Data in this exercise:
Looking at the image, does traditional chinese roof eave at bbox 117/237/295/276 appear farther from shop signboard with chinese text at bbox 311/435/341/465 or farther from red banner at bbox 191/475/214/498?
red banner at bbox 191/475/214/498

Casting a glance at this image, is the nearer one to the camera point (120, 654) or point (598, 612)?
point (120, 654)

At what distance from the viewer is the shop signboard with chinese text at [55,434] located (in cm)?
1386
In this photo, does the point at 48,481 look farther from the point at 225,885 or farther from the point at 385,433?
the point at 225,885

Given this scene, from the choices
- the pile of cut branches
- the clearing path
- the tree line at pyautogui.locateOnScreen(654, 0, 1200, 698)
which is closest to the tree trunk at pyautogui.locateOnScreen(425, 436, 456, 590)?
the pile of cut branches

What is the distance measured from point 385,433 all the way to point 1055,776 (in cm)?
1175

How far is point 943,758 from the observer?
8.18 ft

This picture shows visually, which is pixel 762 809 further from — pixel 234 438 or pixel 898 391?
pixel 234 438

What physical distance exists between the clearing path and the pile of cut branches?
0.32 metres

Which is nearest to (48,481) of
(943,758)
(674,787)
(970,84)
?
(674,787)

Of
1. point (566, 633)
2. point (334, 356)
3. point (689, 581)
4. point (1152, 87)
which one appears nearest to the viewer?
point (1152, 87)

Problem statement:
Can you quote word for word the lines above, starting with the line that contains "What is the" and going on through the end of the records?

Written response:
What is the distance measured from point 385,433 all the way to point 1055,776 (in cm)?
1175

How far is point 943,758 from the observer?
8.18 ft

This picture shows visually, which is pixel 762 809 further from — pixel 234 438 or pixel 898 391?
pixel 234 438

What physical distance exists between the clearing path and the pile of cut branches?
0.32 metres

Which is nearest to (48,481) of
(943,758)
(674,787)
(970,84)
?
(674,787)

Of
1. point (566, 633)
2. point (334, 356)
3. point (689, 581)
4. point (1152, 87)
which one appears nearest to the viewer?
point (1152, 87)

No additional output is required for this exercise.